- [Given exercise 1]:
Transcribe the radial kernel convolution benchmark from "device = 'cuda'" up to and including "torch.tensor(y, dtype=torchtype, device=device)".
- [Given exercise 2]:
Write the next part of the radial kernel convolution benchmark, starting right after its last line.

-- Start of Text section --

Radial kernels convolutions

This benchmark compares the performances of KeOps versus Numpy and PyTorch on various radial kernels convolutions. Namely it computes:

\[a_i = \sum_{j=1}^N f\Big(\frac{\|x_i-y_j\|}{\sigma}\Big) b_j, \quad \text{ for all } i=1,\cdots,M\]

where \(f\) is a Gauss or Cauchy or Laplace or inverse multiquadric kernel. See e.g. wikipedia

Setup

Standard imports:

import numpy as np
import timeit
import matplotlib
from matplotlib import pyplot as plt
from pykeops.numpy.utils import np_kernel

Benchmark specifications:

M = 10000  # Number of points x_i
N = 10000  # Number of points y_j
D = 3      # Dimension of the x_i's and y_j's
E = 3      # Dimension of the b_j's
REPEAT = 10  # Number of loops per test

dtype = 'float32'

Create some random input data:

x = np.random.randn(M, D).astype(dtype)  # Target points
y = np.random.randn(N, D).astype(dtype)  # Source points
b = np.random.randn(N, E).astype(dtype)  # Source signal
sigma = np.array([2.4]).astype(dtype)    # Kernel radius

And load it as PyTorch variables:

try:
    import torch

    use_cuda = torch.cuda.is_available()
    device = 'cuda' if use_cuda else 'cpu'
    torchtype = torch.float32 if dtype == 'float32' else torch.float64

    xc = torch.tensor(x, dtype=torchtype, device=device)
    yc = torch.tensor(y, dtype=torchtype, device=device)
    bc = torch.tensor(b, dtype=torchtype, device=device)
    sigmac = torch.tensor(sigma, dtype=torchtype, device=device)

except:
    pass

Convolution Benchmarks

We loop over four different kernels:

kernel_to_test = ['gaussian', 'laplacian', 'cauchy', 'inverse_multiquadric']

With four backends: Numpy, vanilla PyTorch, Generic KeOps reductions and a specific, handmade legacy CUDA code for kernel convolutions:

speed_numpy = {i:np.nan for i in kernel_to_test}
speed_pykeops = {i:np.nan for i in kernel_to_test}
speed_pytorch = {i:np.nan for i in kernel_to_test}
speed_pykeops_specific = {i:np.nan for i in kernel_to_test}

print('Timings for {}x{} convolutions:'.format(M, N))

-- End of Text section --
-- Start of Extracted information --

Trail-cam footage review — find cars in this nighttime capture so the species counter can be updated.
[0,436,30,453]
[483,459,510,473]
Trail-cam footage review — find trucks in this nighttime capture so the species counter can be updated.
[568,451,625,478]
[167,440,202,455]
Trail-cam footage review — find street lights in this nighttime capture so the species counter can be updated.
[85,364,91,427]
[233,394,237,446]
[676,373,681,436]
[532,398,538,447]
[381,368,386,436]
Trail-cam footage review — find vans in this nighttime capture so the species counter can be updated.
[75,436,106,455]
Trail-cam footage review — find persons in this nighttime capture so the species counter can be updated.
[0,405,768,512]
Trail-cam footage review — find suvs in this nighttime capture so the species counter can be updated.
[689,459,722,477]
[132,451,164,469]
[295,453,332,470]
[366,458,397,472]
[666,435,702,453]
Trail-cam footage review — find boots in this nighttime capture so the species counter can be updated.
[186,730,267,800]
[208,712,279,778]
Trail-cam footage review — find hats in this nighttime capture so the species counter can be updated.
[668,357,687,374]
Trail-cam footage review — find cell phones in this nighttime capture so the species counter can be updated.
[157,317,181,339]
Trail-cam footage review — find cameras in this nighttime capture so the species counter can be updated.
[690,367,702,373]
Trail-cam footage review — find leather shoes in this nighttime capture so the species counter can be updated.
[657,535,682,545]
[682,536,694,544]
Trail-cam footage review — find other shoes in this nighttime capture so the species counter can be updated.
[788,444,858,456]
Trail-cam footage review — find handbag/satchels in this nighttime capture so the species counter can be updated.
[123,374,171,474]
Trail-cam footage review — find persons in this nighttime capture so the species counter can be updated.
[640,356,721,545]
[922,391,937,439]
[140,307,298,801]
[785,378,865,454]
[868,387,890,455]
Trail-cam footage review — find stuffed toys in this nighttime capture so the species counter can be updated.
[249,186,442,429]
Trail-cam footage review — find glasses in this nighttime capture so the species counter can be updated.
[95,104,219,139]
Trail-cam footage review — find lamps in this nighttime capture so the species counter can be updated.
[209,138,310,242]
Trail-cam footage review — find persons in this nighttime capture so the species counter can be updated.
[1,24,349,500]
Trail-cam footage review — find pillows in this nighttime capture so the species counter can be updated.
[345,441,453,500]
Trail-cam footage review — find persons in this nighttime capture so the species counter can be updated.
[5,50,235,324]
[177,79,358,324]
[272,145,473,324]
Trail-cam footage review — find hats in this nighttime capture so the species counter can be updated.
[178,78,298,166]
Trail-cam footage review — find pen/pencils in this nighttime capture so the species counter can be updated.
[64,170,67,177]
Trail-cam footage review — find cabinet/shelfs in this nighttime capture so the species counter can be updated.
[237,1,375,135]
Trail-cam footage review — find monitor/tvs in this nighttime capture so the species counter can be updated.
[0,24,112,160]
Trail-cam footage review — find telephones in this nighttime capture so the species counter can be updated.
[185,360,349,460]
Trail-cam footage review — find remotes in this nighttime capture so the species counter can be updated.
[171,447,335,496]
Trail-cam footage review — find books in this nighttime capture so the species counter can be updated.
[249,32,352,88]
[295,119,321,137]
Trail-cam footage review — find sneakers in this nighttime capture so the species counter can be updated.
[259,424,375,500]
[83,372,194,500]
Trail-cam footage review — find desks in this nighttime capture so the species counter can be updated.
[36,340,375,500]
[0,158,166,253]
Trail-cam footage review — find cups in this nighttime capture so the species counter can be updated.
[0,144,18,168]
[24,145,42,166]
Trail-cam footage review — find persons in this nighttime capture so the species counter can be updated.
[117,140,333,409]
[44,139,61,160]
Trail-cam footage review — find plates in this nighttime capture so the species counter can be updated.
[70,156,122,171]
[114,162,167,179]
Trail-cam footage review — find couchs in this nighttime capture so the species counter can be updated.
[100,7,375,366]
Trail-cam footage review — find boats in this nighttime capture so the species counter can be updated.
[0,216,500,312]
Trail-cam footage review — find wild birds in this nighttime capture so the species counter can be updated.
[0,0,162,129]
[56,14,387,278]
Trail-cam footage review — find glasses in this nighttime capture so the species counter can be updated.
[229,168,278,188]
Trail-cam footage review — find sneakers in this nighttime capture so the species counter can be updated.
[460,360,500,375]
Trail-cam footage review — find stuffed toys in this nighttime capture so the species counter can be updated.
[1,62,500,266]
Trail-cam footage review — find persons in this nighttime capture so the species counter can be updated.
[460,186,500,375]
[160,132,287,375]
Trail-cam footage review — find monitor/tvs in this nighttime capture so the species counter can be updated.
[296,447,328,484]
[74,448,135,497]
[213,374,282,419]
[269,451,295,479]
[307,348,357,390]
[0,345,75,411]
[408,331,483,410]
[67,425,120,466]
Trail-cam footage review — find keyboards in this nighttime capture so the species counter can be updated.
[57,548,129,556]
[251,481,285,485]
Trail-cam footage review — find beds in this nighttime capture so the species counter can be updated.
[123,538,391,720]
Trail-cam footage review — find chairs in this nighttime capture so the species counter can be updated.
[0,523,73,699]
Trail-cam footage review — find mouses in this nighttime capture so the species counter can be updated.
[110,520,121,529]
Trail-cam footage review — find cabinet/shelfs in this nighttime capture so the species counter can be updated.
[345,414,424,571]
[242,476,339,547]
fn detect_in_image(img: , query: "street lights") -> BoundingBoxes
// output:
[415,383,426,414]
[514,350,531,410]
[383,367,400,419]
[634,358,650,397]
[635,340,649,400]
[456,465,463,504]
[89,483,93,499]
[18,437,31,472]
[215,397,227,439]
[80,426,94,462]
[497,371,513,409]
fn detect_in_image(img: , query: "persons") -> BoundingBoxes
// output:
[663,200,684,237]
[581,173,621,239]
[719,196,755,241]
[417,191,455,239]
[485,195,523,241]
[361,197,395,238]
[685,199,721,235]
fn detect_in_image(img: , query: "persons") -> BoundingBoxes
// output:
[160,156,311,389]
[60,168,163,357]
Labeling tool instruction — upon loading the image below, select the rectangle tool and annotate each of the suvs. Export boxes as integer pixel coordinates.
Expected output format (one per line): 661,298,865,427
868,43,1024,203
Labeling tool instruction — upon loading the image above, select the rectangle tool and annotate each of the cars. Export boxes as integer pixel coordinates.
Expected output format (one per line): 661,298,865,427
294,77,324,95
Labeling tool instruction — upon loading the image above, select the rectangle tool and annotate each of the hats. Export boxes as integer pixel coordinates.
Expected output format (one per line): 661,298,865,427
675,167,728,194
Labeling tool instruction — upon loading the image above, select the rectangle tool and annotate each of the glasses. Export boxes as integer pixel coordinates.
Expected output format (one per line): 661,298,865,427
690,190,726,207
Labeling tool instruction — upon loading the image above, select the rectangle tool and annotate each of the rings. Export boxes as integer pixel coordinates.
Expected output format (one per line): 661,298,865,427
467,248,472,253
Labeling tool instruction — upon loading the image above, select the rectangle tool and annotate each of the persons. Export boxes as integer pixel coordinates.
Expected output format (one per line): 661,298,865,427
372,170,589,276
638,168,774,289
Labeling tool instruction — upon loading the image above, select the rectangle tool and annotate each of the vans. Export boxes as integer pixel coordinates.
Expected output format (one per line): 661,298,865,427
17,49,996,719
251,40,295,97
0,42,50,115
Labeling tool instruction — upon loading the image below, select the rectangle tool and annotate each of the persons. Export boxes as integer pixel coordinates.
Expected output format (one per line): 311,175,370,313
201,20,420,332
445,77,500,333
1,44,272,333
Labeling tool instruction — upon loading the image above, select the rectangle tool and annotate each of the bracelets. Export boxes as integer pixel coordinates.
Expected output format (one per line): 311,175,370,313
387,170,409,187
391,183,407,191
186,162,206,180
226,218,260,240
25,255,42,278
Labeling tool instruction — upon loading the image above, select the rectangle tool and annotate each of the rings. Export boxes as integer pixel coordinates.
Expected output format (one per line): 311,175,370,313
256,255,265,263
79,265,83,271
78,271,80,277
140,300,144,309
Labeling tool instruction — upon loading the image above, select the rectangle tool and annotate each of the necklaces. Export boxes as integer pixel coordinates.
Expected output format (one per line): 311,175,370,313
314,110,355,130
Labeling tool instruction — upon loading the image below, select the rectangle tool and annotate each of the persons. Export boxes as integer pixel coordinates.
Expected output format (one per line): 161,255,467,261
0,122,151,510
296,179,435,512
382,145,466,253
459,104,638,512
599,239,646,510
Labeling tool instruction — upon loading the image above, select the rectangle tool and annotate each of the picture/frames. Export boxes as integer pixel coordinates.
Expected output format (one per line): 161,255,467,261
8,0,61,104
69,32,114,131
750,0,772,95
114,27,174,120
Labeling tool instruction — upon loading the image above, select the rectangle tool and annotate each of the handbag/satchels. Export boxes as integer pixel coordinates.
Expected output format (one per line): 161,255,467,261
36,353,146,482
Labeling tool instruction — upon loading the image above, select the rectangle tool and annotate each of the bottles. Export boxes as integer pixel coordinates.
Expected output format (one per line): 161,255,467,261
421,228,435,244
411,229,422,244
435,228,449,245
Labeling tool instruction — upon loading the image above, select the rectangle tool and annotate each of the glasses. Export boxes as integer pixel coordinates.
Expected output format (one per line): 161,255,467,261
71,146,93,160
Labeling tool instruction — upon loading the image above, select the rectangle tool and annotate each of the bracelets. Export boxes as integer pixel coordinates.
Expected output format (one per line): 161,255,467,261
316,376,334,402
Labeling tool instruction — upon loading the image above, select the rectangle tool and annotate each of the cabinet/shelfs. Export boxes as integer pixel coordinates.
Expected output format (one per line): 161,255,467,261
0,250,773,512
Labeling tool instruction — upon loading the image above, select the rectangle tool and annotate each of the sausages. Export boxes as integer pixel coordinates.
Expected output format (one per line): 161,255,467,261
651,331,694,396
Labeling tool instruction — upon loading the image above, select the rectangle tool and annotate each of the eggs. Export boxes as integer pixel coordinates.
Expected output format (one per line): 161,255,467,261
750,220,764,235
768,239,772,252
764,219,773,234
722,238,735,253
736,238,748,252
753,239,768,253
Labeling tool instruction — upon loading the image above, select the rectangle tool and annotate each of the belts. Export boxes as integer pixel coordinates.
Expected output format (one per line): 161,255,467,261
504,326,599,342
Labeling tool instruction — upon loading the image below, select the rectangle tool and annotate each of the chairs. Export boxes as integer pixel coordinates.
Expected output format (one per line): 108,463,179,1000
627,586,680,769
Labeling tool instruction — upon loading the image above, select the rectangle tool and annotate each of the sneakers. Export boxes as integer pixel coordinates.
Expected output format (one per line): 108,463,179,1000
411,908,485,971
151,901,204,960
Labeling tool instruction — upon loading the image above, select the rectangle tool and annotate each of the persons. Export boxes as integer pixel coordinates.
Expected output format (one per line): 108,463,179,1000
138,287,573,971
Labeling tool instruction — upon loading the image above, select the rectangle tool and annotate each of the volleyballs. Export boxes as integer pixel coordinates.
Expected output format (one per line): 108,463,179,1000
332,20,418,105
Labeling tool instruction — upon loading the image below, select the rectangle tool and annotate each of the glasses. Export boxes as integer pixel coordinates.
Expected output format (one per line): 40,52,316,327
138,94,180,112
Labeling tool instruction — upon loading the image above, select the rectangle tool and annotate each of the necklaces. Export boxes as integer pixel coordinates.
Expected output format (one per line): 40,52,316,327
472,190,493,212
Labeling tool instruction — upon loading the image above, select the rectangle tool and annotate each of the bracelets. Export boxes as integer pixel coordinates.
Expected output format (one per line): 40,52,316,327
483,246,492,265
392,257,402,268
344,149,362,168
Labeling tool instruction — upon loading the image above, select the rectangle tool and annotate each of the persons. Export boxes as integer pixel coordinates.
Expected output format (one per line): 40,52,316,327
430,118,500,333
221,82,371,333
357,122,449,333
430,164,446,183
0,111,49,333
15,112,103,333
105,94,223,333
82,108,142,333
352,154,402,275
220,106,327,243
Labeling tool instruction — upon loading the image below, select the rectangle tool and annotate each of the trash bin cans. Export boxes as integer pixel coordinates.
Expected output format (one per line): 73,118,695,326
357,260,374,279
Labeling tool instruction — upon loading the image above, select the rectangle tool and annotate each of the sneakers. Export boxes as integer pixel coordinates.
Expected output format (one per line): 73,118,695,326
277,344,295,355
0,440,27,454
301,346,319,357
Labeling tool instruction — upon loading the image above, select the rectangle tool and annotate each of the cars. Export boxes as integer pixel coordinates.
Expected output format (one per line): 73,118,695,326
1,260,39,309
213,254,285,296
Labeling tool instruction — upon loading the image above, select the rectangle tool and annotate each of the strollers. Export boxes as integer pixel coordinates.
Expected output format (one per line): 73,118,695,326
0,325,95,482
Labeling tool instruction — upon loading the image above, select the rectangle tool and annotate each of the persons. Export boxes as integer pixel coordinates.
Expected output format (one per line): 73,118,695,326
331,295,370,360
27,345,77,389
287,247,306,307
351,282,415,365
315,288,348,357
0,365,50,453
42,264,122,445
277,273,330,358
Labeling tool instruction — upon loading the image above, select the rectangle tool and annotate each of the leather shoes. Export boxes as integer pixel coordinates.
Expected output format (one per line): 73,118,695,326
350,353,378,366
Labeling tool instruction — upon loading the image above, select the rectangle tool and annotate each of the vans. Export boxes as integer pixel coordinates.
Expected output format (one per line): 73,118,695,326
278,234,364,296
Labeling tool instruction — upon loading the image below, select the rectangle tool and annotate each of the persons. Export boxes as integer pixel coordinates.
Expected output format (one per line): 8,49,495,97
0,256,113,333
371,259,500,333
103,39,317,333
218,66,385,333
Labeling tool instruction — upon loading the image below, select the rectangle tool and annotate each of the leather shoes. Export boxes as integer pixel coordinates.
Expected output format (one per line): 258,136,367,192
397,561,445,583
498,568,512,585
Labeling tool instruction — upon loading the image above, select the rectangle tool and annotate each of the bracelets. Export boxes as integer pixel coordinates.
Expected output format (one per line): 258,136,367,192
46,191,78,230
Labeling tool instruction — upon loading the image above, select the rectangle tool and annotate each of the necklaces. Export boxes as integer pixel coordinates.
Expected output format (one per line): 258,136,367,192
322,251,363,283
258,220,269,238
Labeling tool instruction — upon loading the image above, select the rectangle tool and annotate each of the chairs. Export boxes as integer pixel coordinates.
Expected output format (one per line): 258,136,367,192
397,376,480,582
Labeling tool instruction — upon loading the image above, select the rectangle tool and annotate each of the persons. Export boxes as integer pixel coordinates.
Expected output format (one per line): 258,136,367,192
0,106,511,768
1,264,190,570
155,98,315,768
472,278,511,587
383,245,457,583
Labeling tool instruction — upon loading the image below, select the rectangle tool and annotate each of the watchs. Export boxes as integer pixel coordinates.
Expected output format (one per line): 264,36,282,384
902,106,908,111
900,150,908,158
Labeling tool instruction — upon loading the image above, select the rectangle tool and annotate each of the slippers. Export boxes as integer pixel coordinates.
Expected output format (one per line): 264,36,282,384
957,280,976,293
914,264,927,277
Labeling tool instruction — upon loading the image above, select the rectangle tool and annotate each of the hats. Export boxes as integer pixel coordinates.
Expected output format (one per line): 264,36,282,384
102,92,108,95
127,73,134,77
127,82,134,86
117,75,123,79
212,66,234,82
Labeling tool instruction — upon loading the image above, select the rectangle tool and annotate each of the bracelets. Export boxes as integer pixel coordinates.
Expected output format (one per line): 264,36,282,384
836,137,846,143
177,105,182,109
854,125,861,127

-- End of Extracted information --

- [Written answer 1]:
device = 'cuda' if use_cuda else 'cpu'
    torchtype = torch.float32 if dtype == 'float32' else torch.float64

    xc = torch.tensor(x, dtype=torchtype, device=device)
    yc = torch.tensor(y, dtype=torchtype, device=device)

- [Written answer 2]:
for k in kernel_to_test:
    print('kernel: ' + k)

    # Pure numpy
    g_numpy =  np.matmul( np_kernel(x, y, sigma, kernel=k ), b)
    speed_numpy[k] = timeit.repeat('gnumpy = np.matmul( np_kernel(x, y, sigma, kernel=k), b)',
                                    globals=globals(), repeat=5, number=1)
    print('Time for NumPy:               {:.4f}s'.format( np.median(speed_numpy[k])) )



    # Vanilla pytorch (with cuda if available, and cpu otherwise)
    try:
        from pykeops.torch import Kernel, kernel_product

        params = {
            'id': Kernel(k + '(x,y)'),
            'gamma': 1. / (sigmac**2),
            'backend': 'pytorch',
        }

        g_pytorch = kernel_product(params, xc, yc, bc, mode='sum').cpu()
        torch.cuda.synchronize()
        speed_pytorch[k] = np.array(timeit.repeat(
            "kernel_product(params, xc, yc, bc, mode='sum'); torch.cuda.synchronize()",
            globals=globals(), repeat=REPEAT, number=4)) / 4

        print('Time for PyTorch:             {:.4f}s'.format(np.median(speed_pytorch[k])), end='')
        print('   (absolute error:       ', np.max(np.abs(g_pytorch.numpy() - g_numpy)),')')
    except:
        print('Time for PyTorch:             Not Done')



    # Keops: generic tiled implementation (with cuda if available, and cpu otherwise)
    try:
        from pykeops.torch import Kernel, kernel_product

        params = {
            'id': Kernel(k + '(x,y)'),
            'gamma': 1. / (sigmac**2),
            'backend': 'auto',
        }

        g_keops = kernel_product(params, xc, yc, bc,  mode='sum').cpu()
        torch.cuda.synchronize()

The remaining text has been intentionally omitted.